Confusion about Markov random fields in the mgcv package in R

Confusion about Markov random fields in the mgcv package in R - r

In order to implement a spatial analysis, I tried a simple Markov random field smoother in an example in the mgcv package in R, where the manual is here:
https://stat.ethz.ch/R-manual/R-devel/library/mgcv/html/smooth.construct.mrf.smooth.spec.html
This is the example I tried:
library(mgcv)
data(columb) ## data frame
data(columb.polys) ## district shapes list
xt <- list(polys=columb.polys) ## neighbourhood structure info for MRF
b <- gam(crime ~ s(district,bs="mrf",xt=xt),data=columb,method="REML")
However, when I took a look at estimated coefficients in b$coefficients, there are 48 estimates from the Markov random field smoother:
> b$coefficients
(Intercept) s(district).1 s(district).2 s(district).3 s(district).4
35.12882390 -10.96490165 20.99250496 16.04968951 10.49535483
s(district).5 s(district).6 s(district).7 s(district).8 s(district).9
16.56626217 14.55352540 17.90043996 -0.60239588 13.41215603
s(district).10 s(district).11 s(district).12 s(district).13 s(district).14
18.61920671 -11.13853418 -2.95677338 7.89719220 3.04717540
s(district).15 s(district).16 s(district).17 s(district).18 s(district).19
-11.18235328 12.57473374 19.83013619 10.56130003 12.36240748
s(district).20 s(district).21 s(district).22 s(district).23 s(district).24
15.65160761 20.40965885 24.79853590 0.05312873 -14.65881026
s(district).25 s(district).26 s(district).27 s(district).28 s(district).29
-13.01294201 7.16191556 -9.36311304 3.65410713 -16.37092777
s(district).30 s(district).31 s(district).32 s(district).33 s(district).34
11.23500771 13.92036006 -14.67653893 -12.39341674 11.02216471
s(district).35 s(district).36 s(district).37 s(district).38 s(district).39
-12.93210046 -15.48924425 3.42745125 -2.54916472 -1.90604972
s(district).40 s(district).41 s(district).42 s(district).43 s(district).44
-16.25160966 -7.46491914 -4.48126353 -7.61064264 -2.91807488
s(district).45 s(district).46 s(district).47 s(district).48
-12.12765102 6.68446503 2.55883220 -0.20920888
However, the district shapes list shows 49 areas (from 0~48).

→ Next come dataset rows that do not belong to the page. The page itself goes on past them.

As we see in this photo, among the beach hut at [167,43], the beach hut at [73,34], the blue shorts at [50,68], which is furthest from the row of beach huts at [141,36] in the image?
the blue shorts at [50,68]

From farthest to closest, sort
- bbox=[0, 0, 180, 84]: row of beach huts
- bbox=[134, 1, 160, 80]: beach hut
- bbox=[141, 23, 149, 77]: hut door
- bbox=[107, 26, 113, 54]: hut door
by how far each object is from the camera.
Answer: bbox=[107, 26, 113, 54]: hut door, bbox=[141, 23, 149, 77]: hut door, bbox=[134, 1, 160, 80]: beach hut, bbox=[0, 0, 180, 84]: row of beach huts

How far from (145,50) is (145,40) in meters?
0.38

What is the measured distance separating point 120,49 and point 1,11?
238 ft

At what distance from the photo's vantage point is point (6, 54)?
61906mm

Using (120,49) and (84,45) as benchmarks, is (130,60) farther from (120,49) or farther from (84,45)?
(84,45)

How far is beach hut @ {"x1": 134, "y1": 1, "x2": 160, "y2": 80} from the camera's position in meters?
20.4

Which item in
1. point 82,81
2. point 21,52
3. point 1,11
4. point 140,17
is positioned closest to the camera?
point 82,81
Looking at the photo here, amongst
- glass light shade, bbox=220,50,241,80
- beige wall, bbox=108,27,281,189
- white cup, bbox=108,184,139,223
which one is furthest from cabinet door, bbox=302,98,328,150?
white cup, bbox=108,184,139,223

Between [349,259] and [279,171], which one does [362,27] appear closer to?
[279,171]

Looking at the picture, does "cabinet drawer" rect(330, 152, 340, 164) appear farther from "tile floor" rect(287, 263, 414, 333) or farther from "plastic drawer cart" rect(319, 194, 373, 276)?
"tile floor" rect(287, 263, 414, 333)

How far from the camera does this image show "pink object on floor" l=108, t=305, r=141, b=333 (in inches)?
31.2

When I tried my data, the same situation happened because data with 28 areas only produced 27 estimates from the Markov random field smoother.
My understanding is, the Markov random field used as a spatial function can be regarded as a structured random effect; however, the Markov random field smoother in the mgcv package in R seems to automatically set up the first area as a reference level. I am wondering whether it is just like a fixed effect but under the consideration of spatial autocorrelation?
If so, an extended problem is how to explain such output? I feel very weird in that the spatial estimate can be explained like the difference between each area and the reference area, but this interpretation is not too meaningful.
I am thinking whether we can fit a Markov random field smoother like a random effect in R. Hope anyone who is familiar with this package can provide some suggestions. Thanks!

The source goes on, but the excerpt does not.